▶ [Required tasks]:
1 - In the regression text, list the three kinds of measurement given as examples of variables whose units make a one-unit change mean very different things.
2 - Answer these questions from the regression text, one line each:
(a) By what factor does the weight coefficient change when one model uses grams and the other uses kilograms?
(b) What does the coefficient value represent?
(c) The definition of "most important" should include details about which two things?
3 - Copy out the regression text from "Surprisingly, determining which" up to and including "the independent variables.".

▶ [Text segment]:
━━━━

You’ve settled on a regression model that contains independent variables that are statistically significant. By interpreting the statistical results, you can understand how changes in the independent variables are related to shifts in the dependent variable. At this point, it’s natural to wonder, “Which independent variable is the most important?”

Surprisingly, determining which variable is the most important is more complicated than it first appears. For a start, you need to define what you mean by “most important.” The definition should include details about your subject-area and your goals for the regression model. So, there is no one-size fits all definition for the most important independent variable. Furthermore, the methods you use to collect and measure your data can affect the seeming importance of the independent variables.

In this blog post, I’ll help you determine which independent variable is the most important while keeping these issues in mind. First, I’ll reveal surprising statistics that are not related to importance. You don’t want to get tripped up by them! Then, I’ll cover statistical and non-statistical approaches for identifying the most important independent variables in your regression model. I’ll also include an example regression model where we’ll try these methods out.

**Related post**: When Should I Use Regression Analysis?

__Do Not__ Associate Regular Regression Coefficients with the Importance of Independent Variables

The regular regression coefficients that you see in your statistical output describe the relationship between the independent variables and the dependent variable. The coefficient value represents the mean change of the dependent variable given a one-unit shift in an independent variable. Consequently, you might think you can use the absolute sizes of the coefficients to identify the most important variable. After all, a larger coefficient signifies a greater change in the mean of the independent variable.

However, the independent variables can have dramatically different types of units, which make comparing the coefficients meaningless. For example, the meaning of a one-unit change differs considerably when your variables measure time, pressure, and temperature.

Additionally, a single type of measurement can use different units. For example, you can measure weight in grams and kilograms. If you fit two regression models using the same dataset, but use grams in one model and kilograms in the other, the weight coefficient changes by a factor of a thousand! Obviously, the importance of weight did not change at all even though the coefficient changed substantially. The model’s goodness-of-fit remains the same.

**Key point**: Larger coefficients don’t necessarily represent more important independent variables.

━━━━

▶ [Data segment]:
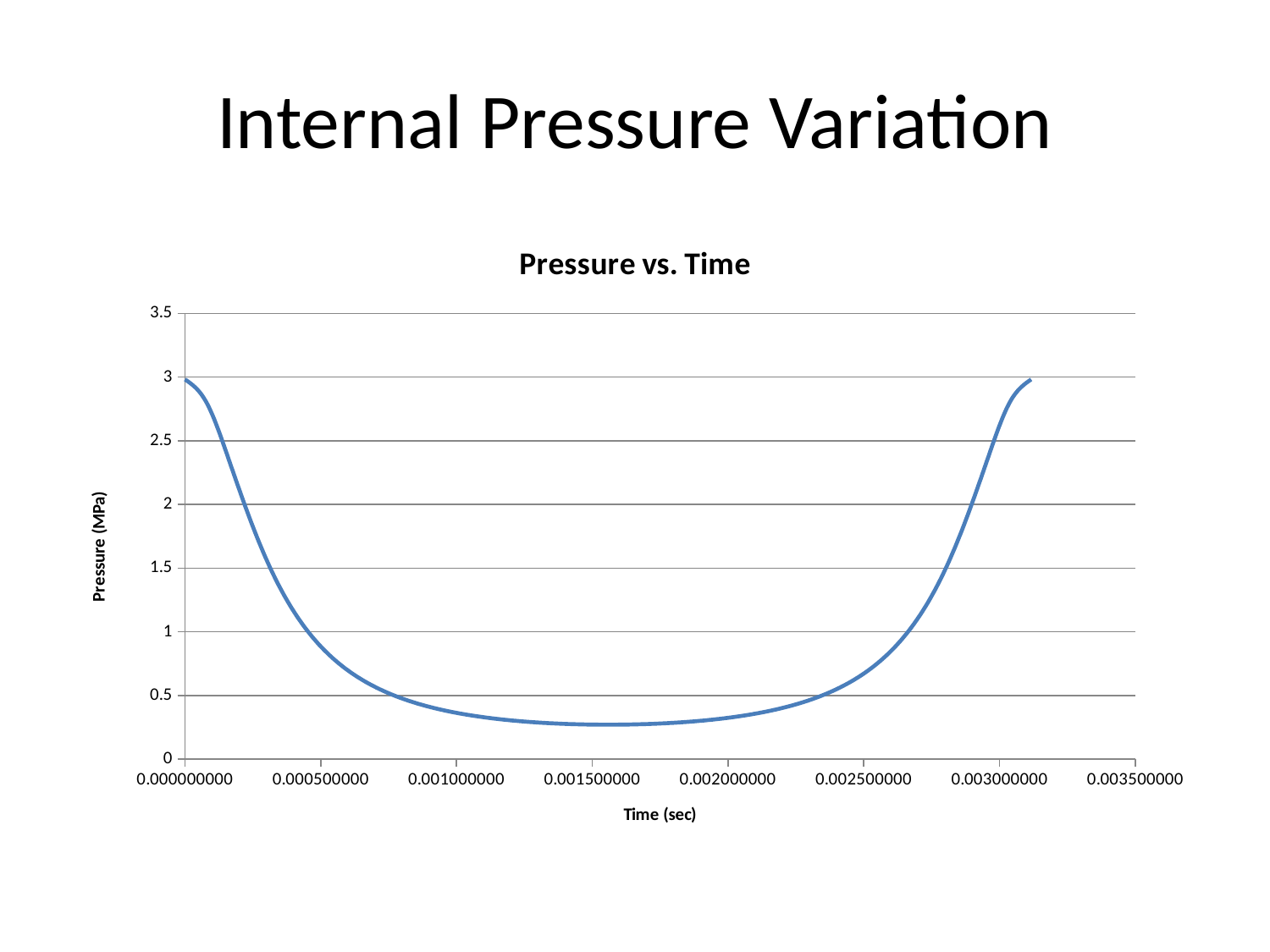
What is the title of the chart? Pressure vs. Time What is the label of the vertical axis? Pressure (MPa) Is the pressure at time 0.000500000 greater or less than 1? less Is the pressure at time 0.001000000 greater or less than 0.5? less Which is larger, the pressure at time 0.000500000 or the pressure at time 0.001500000? 0.000500000 Is the pressure at time 0.002500000 greater or less than 0.5? greater What kind of chart is shown on the slide? line chart Does the pressure rise or fall between time 0.002000000 and time 0.003000000? rise Does the pressure rise or fall between time 0.000000000 and time 0.001000000? fall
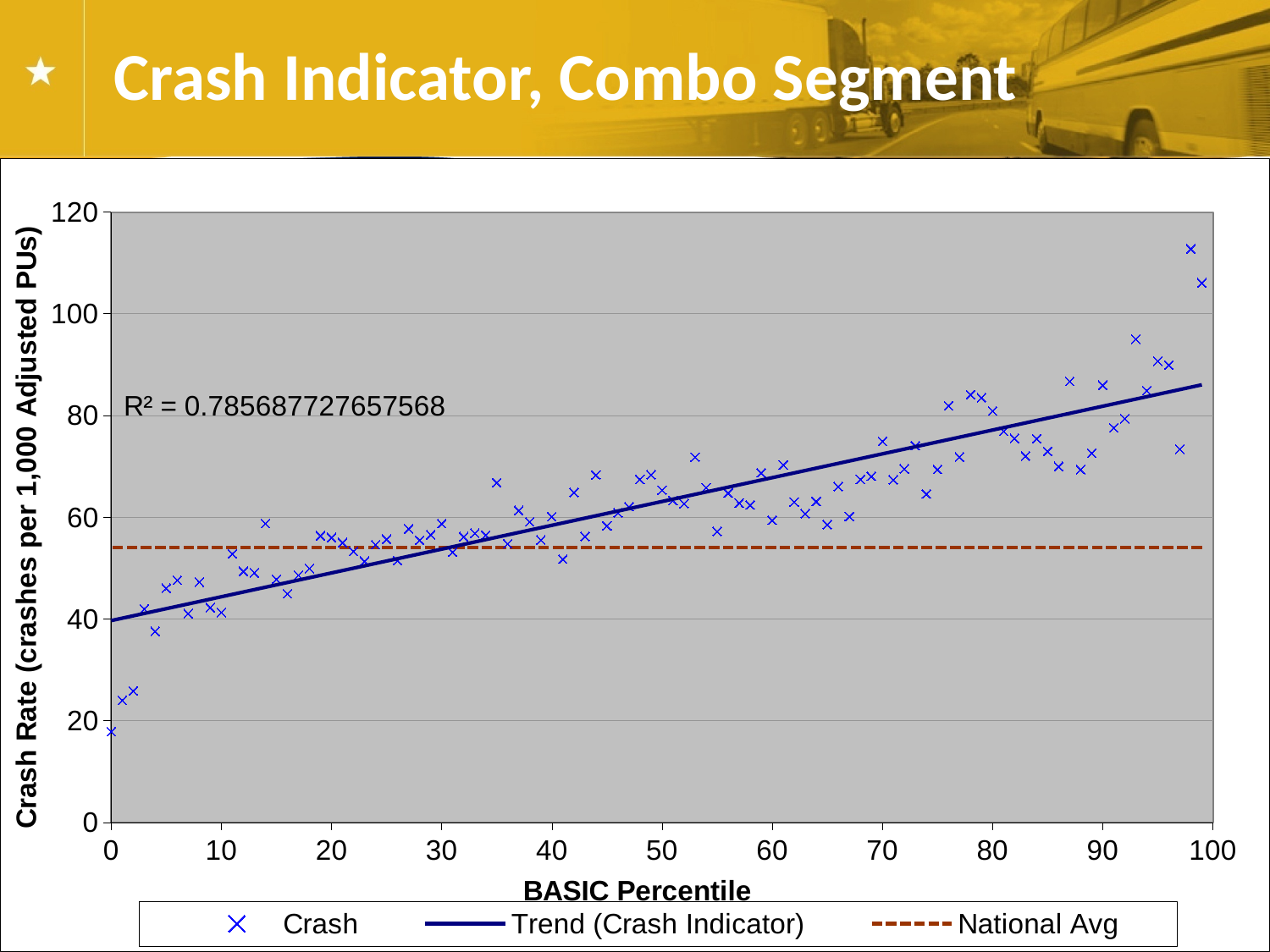
Does the Trend (Crash Indicator) line rise or fall as BASIC Percentile increases? Rises Is the National Avg line greater or less than 50 crashes per 1,000 Adjusted PUs? greater Is the Trend (Crash Indicator) line at BASIC Percentile 0 greater or less than 60? less Is the Trend (Crash Indicator) line at BASIC Percentile 100 greater or less than 80? greater What is the label of the x axis? BASIC Percentile What kind of chart is shown on the slide? Scatter chart What are the three entries in the chart legend? Crash, Trend (Crash Indicator), National Avg Which is larger at BASIC Percentile 90: the Trend (Crash Indicator) line or the National Avg line? Trend (Crash Indicator) Which is larger at BASIC Percentile 10: the Trend (Crash Indicator) line or the National Avg line? National Avg What R² value is printed on the chart? R² = 0.785687727657568 How many series does the legend list? 3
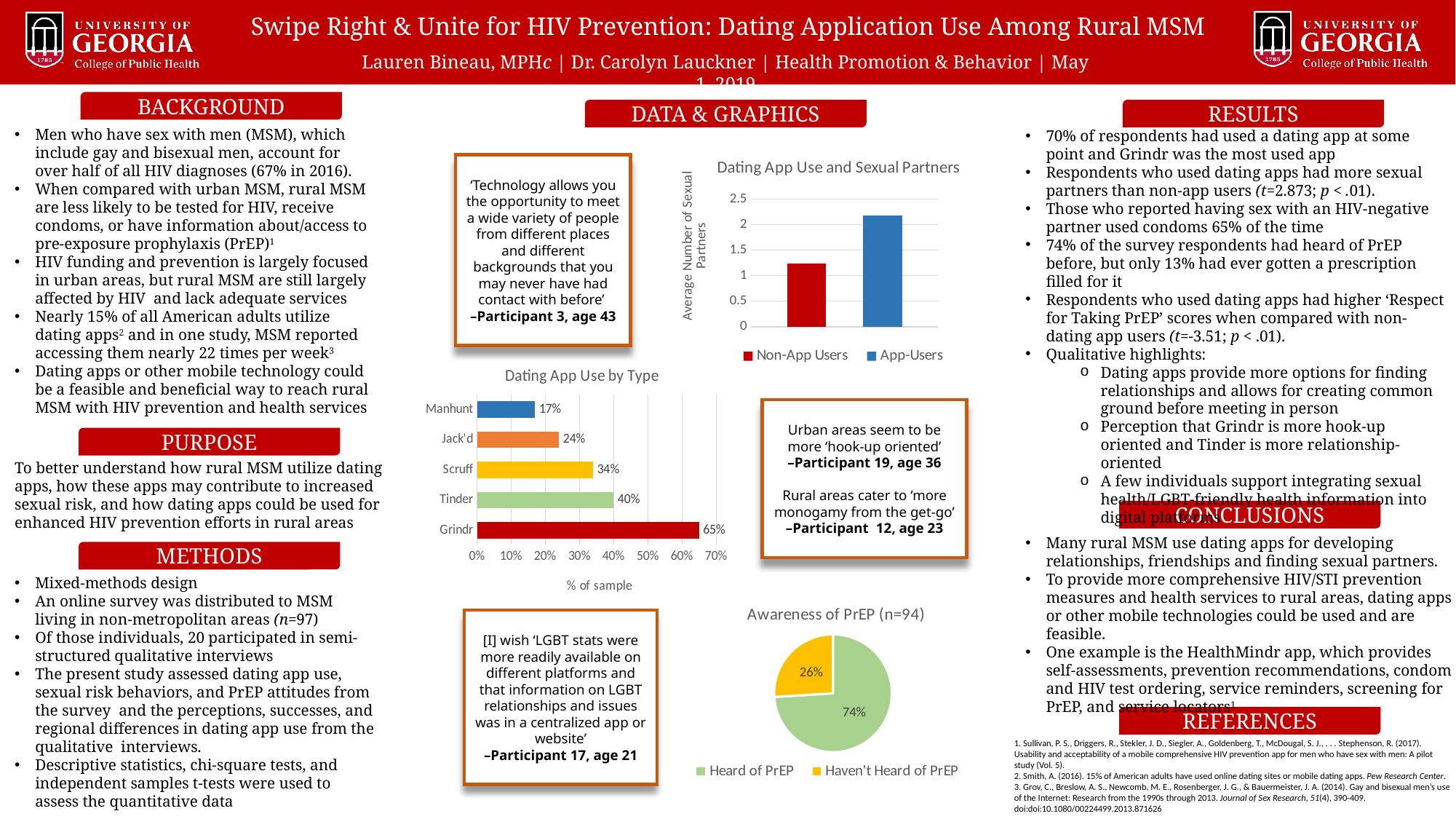
How many series does the legend of the 'Awareness of PrEP (n=94)' chart list? 2 In the 'Dating App Use by Type' chart, what percentage of the sample used Grindr? 65% In the 'Dating App Use and Sexual Partners' chart, which group has the higher average number of sexual partners, Non-App Users or App-Users? App-Users In the 'Dating App Use by Type' chart, which app has the lowest percentage? Manhunt In the 'Dating App Use by Type' chart, which app has the highest percentage? Grindr In the 'Dating App Use and Sexual Partners' chart, is the value for App-Users greater or less than 2? greater In the 'Dating App Use by Type' chart, how many apps are listed? 5 What kind of chart is 'Dating App Use by Type'? Bar chart In the 'Dating App Use by Type' chart, what is the value for Scruff? 34% In the 'Awareness of PrEP (n=94)' pie chart, what share of respondents had heard of PrEP? 74% In the 'Dating App Use and Sexual Partners' chart, is the value for Non-App Users greater or less than 1.5? less In the 'Dating App Use by Type' chart, what is the difference between the Tinder and Jack'd percentages? 16%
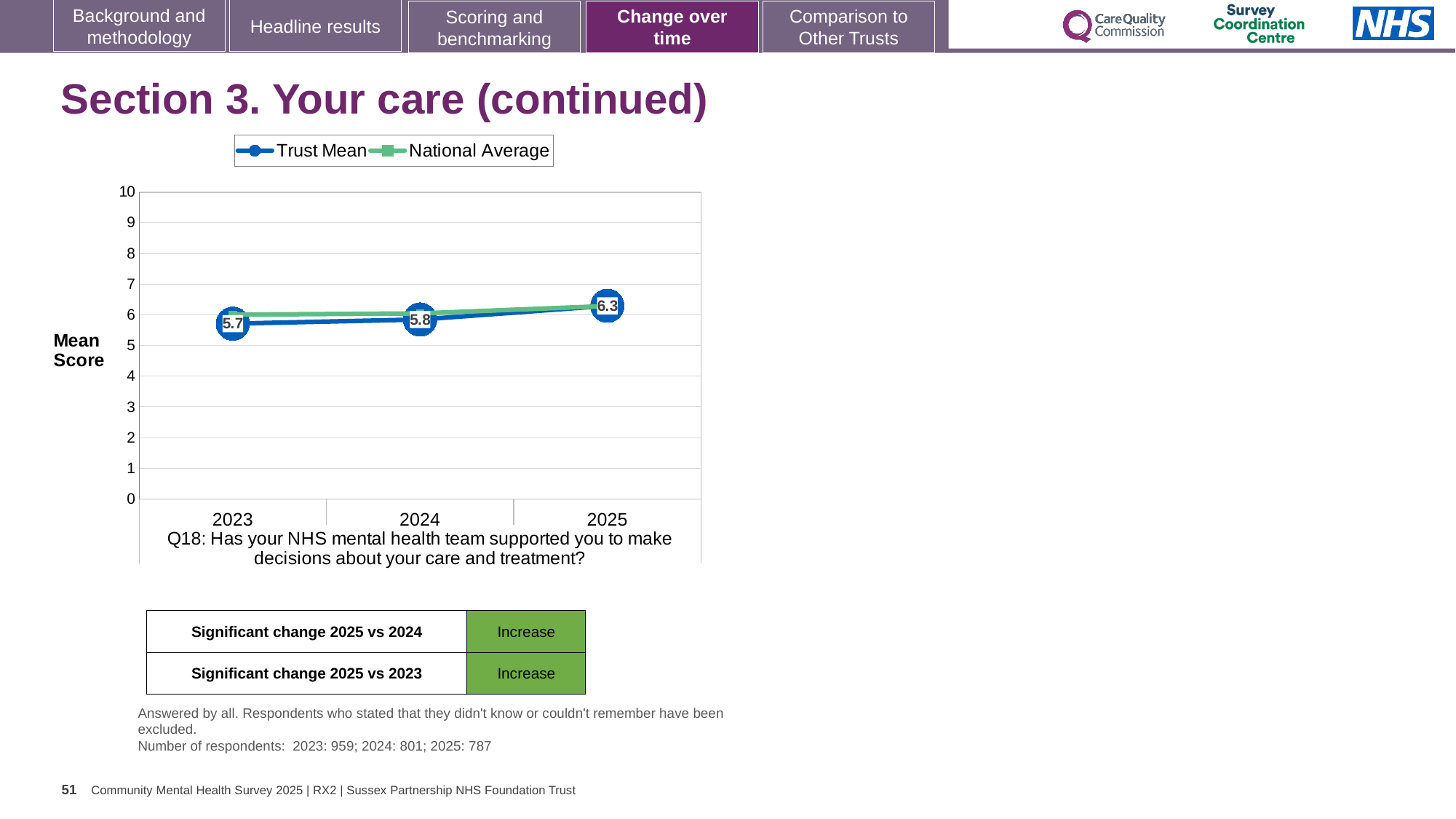
In 2023, which is higher: the Trust Mean or the National Average? National Average How many years are shown on the x axis of the chart? 3 What is the Trust Mean score for 2023? 5.7 How many series does the chart legend list? 2 What is the difference between the Trust Mean score in 2025 and in 2024? 0.5 What is the difference between the Trust Mean score in 2025 and in 2023? 0.6 Does the Trust Mean score rise or fall from 2023 to 2025? rise What is the Trust Mean score for 2025? 6.3 In which year is the Trust Mean score highest? 2025 In which year is the Trust Mean score lowest? 2023 Is the National Average value for 2023 greater or less than 5? greater What is the Trust Mean score for 2024? 5.8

━━━━

▶ [Your written answers]:
1 - time, pressure, temperature

2 -
(a) A factor of a thousand.
(b) The mean change of the dependent variable given a one-unit shift in an independent variable.
(c) Your subject-area and your goals for the regression model.

3 -
Surprisingly, determining which variable is the most important is more complicated than it first appears. For a start, you need to define what you mean by “most important.” The definition should include details about your subject-area and your goals for the regression model. So, there is no one-size fits all definition for the most important independent variable. Furthermore, the methods you use to collect and measure your data can affect the seeming importance of the independent variables.